» **Requirement**
In the rows below, swap "Sticker" for "Decal" and leave every other word unchanged. Write out the rows again without the pictures.

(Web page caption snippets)
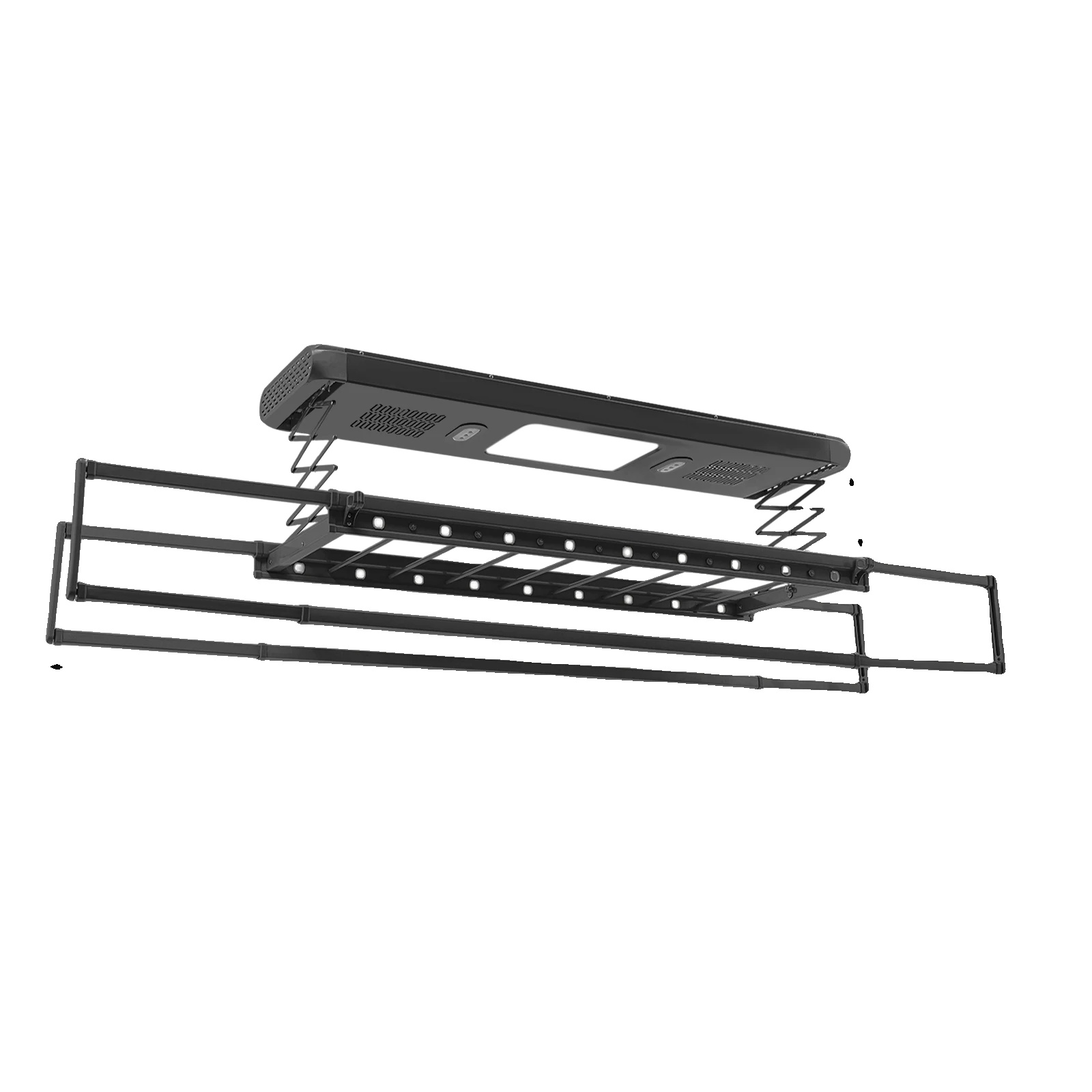 Led-pflanzenlampe, Vollspektrum, Dimmbar, Uv-lichtschalter, Eu-konform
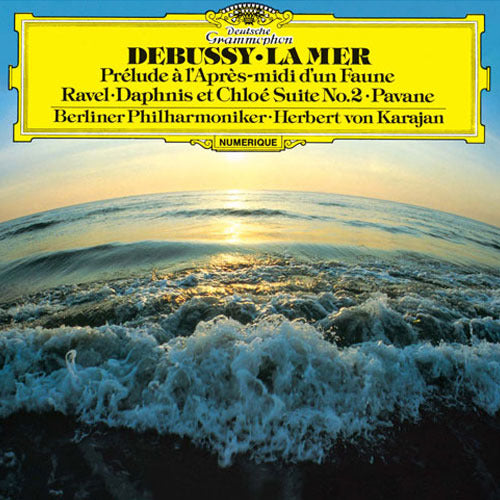 ヘルベルト・フォン・カラヤン / ドビュッシー：交響詩《海》、牧神の午後への前奏曲／ラヴェル：亡き王女のためのパヴァーヌ、他【CD】【SHM-CD】
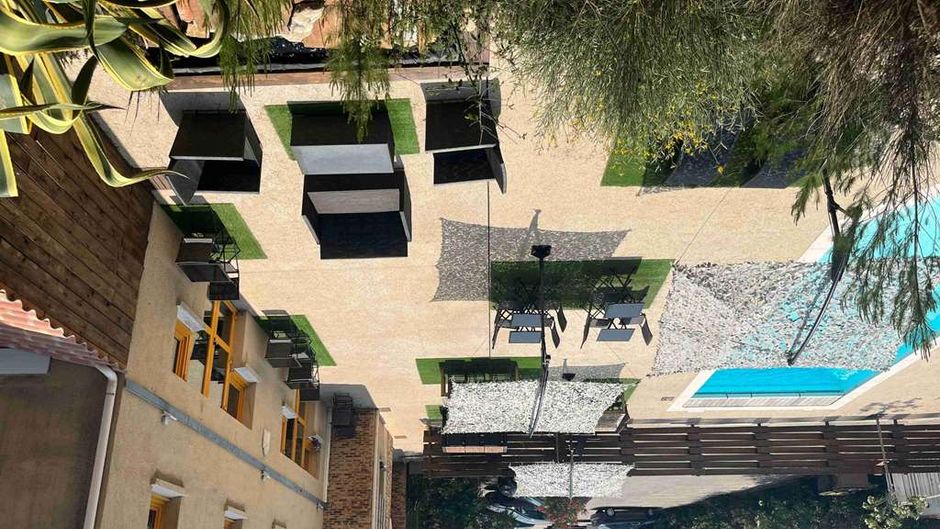 Hotel Balladins Martigues Istre Exterior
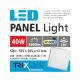 Panel LED empotrable LED/40W/230V 6500K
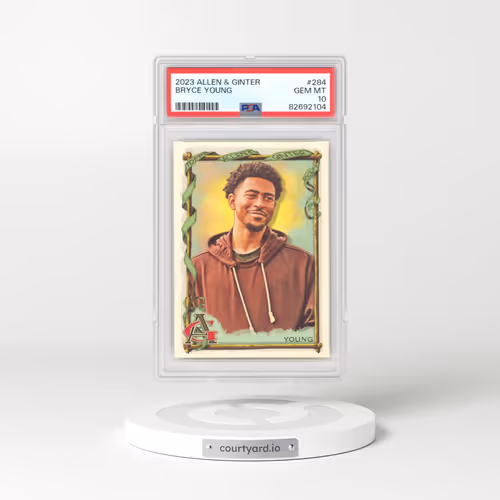 2023 Topps Allen & Ginter #284 Bryce Young (PSA 10 GEM MINT)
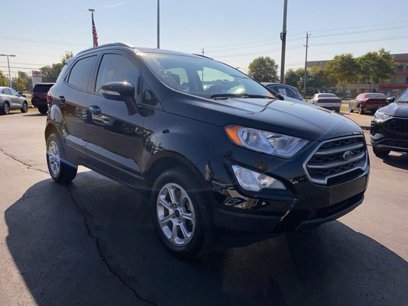 Certified 2022 Ford EcoSport SE w/ SE Convenience Package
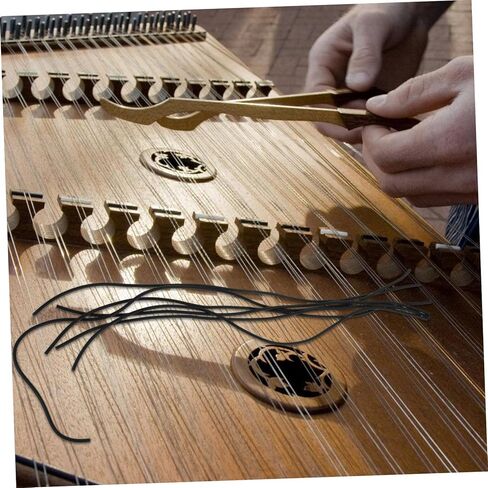 Totority 6pcs Thickened Rubber Tubes for Dulcimer Yangqin Accessories Flexible Instrument Rubber Pipes for String Tension and Protection Reinforced Hoses for Enhanced Sound Quality and in Saudi Arabia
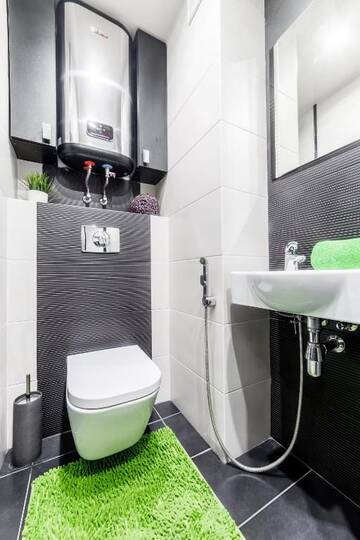 Фото номера Апартаменты Делюкс Апартаменты Hi-Tech MGApartments г. Минск 29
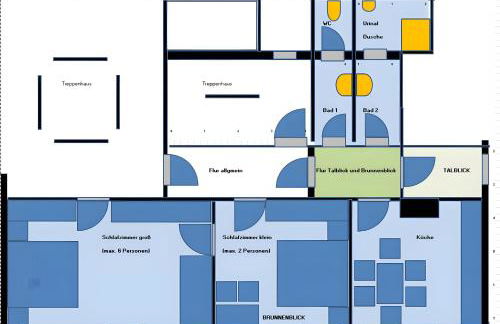 Ferienwohnung Brunnenblick - Photo 23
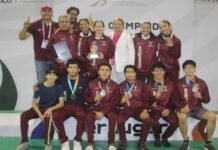 Con 15 medallas logra Tamaulipas en judo de la Olimpiada Nacional 2026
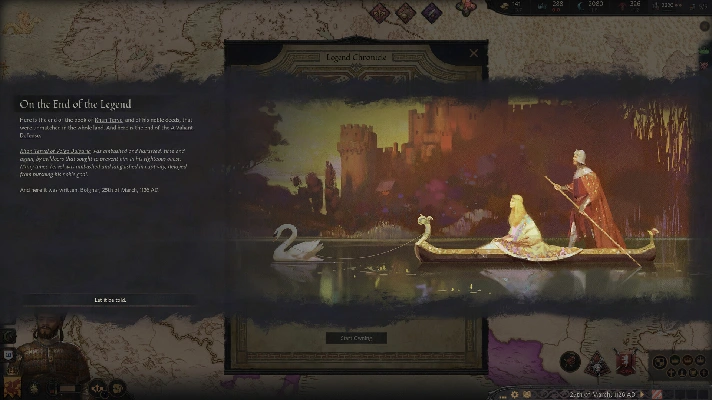 Crusader Kings III: Legends of the Dead 💎 DLC STEAM RU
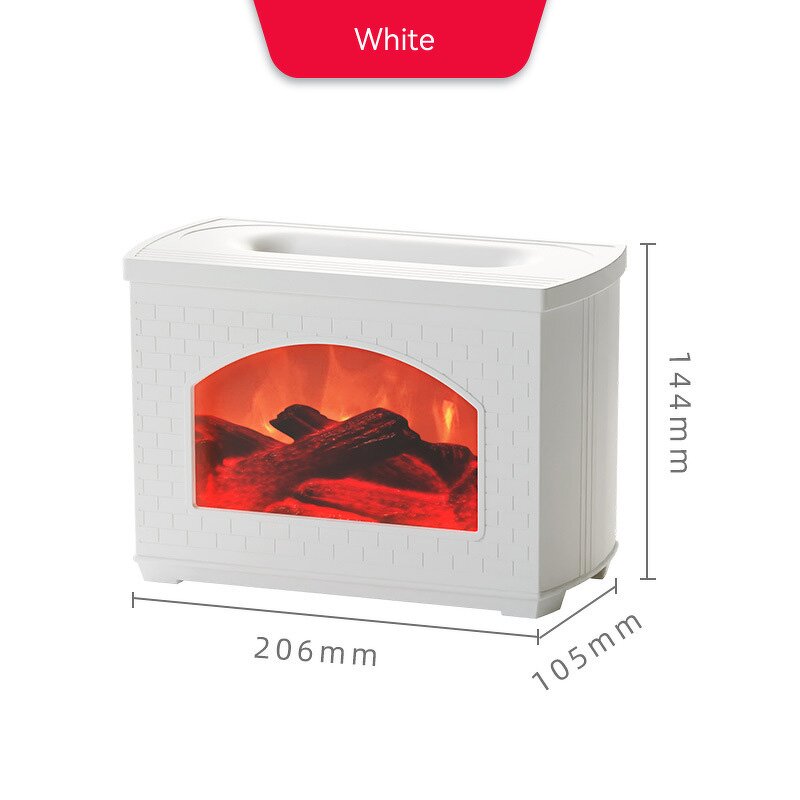Fireplace Flame Diffuser Factory - Simulation Electric with Negative Ion Humidifier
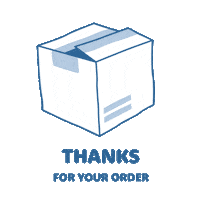 Thanks For Your Order Sticker by Bright Star Kids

» **Reply to the exercise**
 Led-pflanzenlampe, Vollspektrum, Dimmbar, Uv-lichtschalter, Eu-konform
 ヘルベルト・フォン・カラヤン / ドビュッシー：交響詩《海》、牧神の午後への前奏曲／ラヴェル：亡き王女のためのパヴァーヌ、他【CD】【SHM-CD】
 Hotel Balladins Martigues Istre Exterior
 Panel LED empotrable LED/40W/230V 6500K
 2023 Topps Allen & Ginter #284 Bryce Young (PSA 10 GEM MINT)
 Certified 2022 Ford EcoSport SE w/ SE Convenience Package
 Totority 6pcs Thickened Rubber Tubes for Dulcimer Yangqin Accessories Flexible Instrument Rubber Pipes for String Tension and Protection Reinforced Hoses for Enhanced Sound Quality and in Saudi Arabia
 Фото номера Апартаменты Делюкс Апартаменты Hi-Tech MGApartments г. Минск 29
 Ferienwohnung Brunnenblick - Photo 23
 Con 15 medallas logra Tamaulipas en judo de la Olimpiada Nacional 2026
 Crusader Kings III: Legends of the Dead 💎 DLC STEAM RU
Fireplace Flame Diffuser Factory - Simulation Electric with Negative Ion Humidifier
 Thanks For Your Order Decal by Bright Star Kids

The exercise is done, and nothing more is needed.